Dataset entries
*** Begin section ***

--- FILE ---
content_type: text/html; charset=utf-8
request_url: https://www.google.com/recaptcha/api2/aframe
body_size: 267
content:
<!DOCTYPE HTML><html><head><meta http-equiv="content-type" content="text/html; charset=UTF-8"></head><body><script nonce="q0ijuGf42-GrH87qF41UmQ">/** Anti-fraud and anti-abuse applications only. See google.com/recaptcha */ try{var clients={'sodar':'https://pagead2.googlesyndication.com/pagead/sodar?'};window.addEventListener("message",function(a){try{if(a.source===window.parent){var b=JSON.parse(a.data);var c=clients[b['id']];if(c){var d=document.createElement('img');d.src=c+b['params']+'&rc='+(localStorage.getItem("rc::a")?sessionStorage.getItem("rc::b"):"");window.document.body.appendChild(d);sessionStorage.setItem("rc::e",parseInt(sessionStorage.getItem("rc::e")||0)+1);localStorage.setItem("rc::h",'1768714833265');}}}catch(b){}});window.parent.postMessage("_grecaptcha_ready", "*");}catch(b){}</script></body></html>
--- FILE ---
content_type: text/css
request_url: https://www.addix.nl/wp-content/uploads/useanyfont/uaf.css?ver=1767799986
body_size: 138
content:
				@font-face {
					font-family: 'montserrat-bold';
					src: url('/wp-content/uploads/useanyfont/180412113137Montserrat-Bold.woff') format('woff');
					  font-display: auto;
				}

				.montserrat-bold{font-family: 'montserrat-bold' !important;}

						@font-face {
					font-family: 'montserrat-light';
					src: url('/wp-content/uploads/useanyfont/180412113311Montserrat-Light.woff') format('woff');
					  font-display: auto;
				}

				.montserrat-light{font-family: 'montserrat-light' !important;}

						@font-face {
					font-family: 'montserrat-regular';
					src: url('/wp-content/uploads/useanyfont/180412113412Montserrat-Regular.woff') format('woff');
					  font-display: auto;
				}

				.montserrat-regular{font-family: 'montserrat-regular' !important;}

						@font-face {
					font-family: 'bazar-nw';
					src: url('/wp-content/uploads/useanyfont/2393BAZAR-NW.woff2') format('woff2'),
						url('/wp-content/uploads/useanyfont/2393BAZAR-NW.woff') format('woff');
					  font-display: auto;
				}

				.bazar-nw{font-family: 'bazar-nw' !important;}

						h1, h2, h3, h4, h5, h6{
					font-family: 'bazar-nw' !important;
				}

*** End section ***

Could you copy every line from the records that mentions the word "recaptcha"?

EXERCISE SOLUTION
request_url: https://www.google.com/recaptcha/api2/aframe
<!DOCTYPE HTML><html><head><meta http-equiv="content-type" content="text/html; charset=UTF-8"></head><body><script nonce="q0ijuGf42-GrH87qF41UmQ">/** Anti-fraud and anti-abuse applications only. See google.com/recaptcha */ try{var clients={'sodar':'https://pagead2.googlesyndication.com/pagead/sodar?'};window.addEventListener("message",function(a){try{if(a.source===window.parent){var b=JSON.parse(a.data);var c=clients[b['id']];if(c){var d=document.createElement('img');d.src=c+b['params']+'&rc='+(localStorage.getItem("rc::a")?sessionStorage.getItem("rc::b"):"");window.document.body.appendChild(d);sessionStorage.setItem("rc::e",parseInt(sessionStorage.getItem("rc::e")||0)+1);localStorage.setItem("rc::h",'1768714833265');}}}catch(b){}});window.parent.postMessage("_grecaptcha_ready", "*");}catch(b){}</script></body></html>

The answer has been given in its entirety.